Blog post contributed by Chris Marsh, Research Director - Workforce Productivity & Compliance

The trends we have highlighted so far in part 1 and part 2 of this blog series, represent a fundamental change in the anatomy of work driven by the need to have those closest to the execution of work responsible for designing, overseeing and executing it, as found in the Technology & Business Insight (TBI) report “The Future of Productivity Software.” This macro shift and allied trends are subverting most of the archetype value propositions of existing products, vendors and segments, almost all of which have historically focused on satisfying specific functional capabilities or discrete roles and personas.

The functional underpinnings of the old work archetypes – managing work, collaborating, accessing, reporting it – are becoming less valuable. Vendors consequently need to message around new ones growing form WorkOps.
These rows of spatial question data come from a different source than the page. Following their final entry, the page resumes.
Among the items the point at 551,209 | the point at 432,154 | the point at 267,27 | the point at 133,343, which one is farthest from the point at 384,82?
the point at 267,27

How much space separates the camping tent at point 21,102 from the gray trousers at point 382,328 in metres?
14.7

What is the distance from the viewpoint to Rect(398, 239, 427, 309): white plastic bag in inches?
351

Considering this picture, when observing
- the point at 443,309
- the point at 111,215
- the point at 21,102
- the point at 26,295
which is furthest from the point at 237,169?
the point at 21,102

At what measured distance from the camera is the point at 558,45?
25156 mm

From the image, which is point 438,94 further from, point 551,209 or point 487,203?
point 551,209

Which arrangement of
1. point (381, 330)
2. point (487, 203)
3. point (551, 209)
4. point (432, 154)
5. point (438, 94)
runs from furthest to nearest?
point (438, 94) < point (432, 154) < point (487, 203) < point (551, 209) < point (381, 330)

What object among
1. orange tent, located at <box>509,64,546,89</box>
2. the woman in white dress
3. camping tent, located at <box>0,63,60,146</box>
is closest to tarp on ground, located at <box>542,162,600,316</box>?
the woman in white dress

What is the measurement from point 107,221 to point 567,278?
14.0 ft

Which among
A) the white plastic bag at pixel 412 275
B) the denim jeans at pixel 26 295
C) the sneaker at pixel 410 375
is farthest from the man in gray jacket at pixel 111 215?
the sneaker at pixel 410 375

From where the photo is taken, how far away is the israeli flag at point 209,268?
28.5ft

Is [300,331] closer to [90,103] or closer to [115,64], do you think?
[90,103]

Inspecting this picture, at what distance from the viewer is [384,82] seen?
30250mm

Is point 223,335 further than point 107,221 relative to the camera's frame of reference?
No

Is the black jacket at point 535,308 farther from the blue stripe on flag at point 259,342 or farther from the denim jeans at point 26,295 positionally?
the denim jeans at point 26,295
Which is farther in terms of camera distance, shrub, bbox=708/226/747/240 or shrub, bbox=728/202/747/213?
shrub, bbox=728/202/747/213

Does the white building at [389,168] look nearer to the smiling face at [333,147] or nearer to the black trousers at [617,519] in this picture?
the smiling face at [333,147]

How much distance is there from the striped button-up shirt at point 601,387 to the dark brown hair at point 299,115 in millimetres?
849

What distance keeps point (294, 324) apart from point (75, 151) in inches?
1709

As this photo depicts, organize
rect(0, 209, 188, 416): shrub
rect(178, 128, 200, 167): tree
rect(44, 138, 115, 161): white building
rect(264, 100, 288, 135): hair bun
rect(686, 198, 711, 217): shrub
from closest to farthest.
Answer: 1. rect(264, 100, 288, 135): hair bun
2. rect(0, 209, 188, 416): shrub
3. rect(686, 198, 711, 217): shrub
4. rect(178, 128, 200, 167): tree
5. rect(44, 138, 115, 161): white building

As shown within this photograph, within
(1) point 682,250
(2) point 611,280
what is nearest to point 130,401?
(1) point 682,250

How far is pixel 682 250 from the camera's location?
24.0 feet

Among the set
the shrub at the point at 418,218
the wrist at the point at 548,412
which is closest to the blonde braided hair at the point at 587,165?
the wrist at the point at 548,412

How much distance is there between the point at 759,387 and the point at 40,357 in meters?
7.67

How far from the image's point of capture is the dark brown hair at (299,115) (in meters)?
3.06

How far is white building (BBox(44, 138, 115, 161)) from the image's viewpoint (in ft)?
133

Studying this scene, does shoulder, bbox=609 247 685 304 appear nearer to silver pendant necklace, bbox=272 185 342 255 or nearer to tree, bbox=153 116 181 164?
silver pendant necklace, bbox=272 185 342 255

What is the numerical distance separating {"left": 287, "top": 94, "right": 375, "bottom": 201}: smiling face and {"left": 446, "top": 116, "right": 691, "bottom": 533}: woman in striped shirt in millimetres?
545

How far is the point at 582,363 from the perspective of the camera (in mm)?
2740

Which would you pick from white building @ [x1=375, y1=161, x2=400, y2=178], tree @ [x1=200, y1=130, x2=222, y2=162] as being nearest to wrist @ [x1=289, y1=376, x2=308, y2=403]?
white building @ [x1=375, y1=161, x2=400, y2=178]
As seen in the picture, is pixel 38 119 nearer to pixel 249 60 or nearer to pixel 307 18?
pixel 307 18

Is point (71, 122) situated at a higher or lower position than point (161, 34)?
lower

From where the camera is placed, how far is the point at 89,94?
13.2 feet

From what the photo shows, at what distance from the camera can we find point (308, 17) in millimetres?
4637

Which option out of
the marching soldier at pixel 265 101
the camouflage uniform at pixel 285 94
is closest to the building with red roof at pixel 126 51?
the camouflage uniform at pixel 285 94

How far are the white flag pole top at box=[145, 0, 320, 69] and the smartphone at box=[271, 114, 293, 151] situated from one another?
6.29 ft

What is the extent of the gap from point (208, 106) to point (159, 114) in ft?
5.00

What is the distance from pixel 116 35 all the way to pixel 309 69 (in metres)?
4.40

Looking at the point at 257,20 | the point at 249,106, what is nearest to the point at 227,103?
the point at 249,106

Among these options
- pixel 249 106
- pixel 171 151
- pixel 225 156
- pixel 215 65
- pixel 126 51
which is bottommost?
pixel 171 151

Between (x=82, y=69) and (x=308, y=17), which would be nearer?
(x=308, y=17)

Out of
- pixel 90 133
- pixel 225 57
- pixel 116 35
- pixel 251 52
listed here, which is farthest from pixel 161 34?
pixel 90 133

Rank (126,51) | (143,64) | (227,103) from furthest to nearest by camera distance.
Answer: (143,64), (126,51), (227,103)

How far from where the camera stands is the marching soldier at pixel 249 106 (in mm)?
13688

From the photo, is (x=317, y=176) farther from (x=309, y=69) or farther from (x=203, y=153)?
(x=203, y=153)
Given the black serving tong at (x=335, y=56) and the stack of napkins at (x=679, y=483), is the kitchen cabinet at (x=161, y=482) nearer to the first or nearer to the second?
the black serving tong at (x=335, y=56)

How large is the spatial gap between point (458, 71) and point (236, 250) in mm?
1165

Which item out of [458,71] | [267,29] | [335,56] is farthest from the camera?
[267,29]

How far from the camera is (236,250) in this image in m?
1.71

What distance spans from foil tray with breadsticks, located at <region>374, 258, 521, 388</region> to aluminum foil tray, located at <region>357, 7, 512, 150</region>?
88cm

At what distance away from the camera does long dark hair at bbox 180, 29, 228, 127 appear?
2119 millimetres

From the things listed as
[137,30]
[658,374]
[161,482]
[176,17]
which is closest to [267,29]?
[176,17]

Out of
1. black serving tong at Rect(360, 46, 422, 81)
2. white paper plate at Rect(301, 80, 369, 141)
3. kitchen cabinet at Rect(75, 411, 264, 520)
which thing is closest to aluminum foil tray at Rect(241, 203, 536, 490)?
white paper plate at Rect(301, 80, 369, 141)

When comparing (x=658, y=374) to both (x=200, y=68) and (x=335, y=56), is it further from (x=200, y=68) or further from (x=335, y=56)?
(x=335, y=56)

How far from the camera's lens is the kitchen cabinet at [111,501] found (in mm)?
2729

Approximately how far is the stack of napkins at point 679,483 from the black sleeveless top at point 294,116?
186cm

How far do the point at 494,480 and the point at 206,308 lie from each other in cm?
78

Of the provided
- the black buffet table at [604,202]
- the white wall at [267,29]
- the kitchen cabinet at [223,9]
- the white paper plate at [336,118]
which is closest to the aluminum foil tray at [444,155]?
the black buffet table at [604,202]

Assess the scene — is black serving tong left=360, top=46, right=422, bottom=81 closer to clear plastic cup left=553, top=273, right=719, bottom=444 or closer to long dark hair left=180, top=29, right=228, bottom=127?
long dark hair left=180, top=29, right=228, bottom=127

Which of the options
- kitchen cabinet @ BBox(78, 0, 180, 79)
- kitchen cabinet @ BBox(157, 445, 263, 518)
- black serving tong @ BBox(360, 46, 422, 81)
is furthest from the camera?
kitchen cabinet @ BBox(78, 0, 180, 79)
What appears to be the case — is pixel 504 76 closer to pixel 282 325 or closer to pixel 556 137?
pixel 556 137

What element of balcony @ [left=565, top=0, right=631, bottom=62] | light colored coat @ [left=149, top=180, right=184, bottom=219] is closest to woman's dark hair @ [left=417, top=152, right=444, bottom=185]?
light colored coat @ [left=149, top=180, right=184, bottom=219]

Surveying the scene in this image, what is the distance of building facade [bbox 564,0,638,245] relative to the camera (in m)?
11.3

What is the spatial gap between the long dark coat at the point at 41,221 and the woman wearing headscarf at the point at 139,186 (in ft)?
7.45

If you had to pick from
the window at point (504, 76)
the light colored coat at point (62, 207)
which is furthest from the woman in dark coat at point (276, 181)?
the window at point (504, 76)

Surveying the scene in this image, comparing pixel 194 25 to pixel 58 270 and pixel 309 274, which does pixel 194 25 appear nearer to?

Heavily informed by automation and intelligence, product messaging will need to reflect what users and businesses will be freed up to do because of what the product is enabling. Technology will abstract, automate and predict, while people will question, co-create and model. Using content management as an example – messaging will need to shift from how you manage content including residency, governance and security to the direct benefits from surfacing content automatically into work at the right time to satisfy a specific business goal. The shift from old to new archetypes will also be seen in more contextual access and management of work, less linear creation processes, more purposeful collaboration, decentralized integration and more real and right-time reporting to support highly responsive decision-making.

In the TBI report, we:
  • Give a full re-conceptualization of the shift from old to new work archetypes.
  • Illustrate for each tooling segment which archetypes they currently satisfy.
  • Describe how the economies of functional scale allows the WIP to satisfy more archetypes.
The productivity software category has been a stale remnant of the PC-era vendor oligopolies and the resulting organizational behaviors. This category is approaching a tipping point, however, as vendors look for inspiration across other segments and from new disruptive technologies that are shaping enterprise software. These changes require new language to describe work and the relationship among the workforce, tools and business outcomes. New functional archetypes are emerging that allow grander thematic narratives to be used to describe how this category is becoming increasingly consequential as the seed bed for the transformative new working styles, processes and interactions that will underpin the emergence of digital native businesses. Vendors misunderstand these tides at their peril. Those understanding the shifts stand to benefit from the recalibration of the entire category.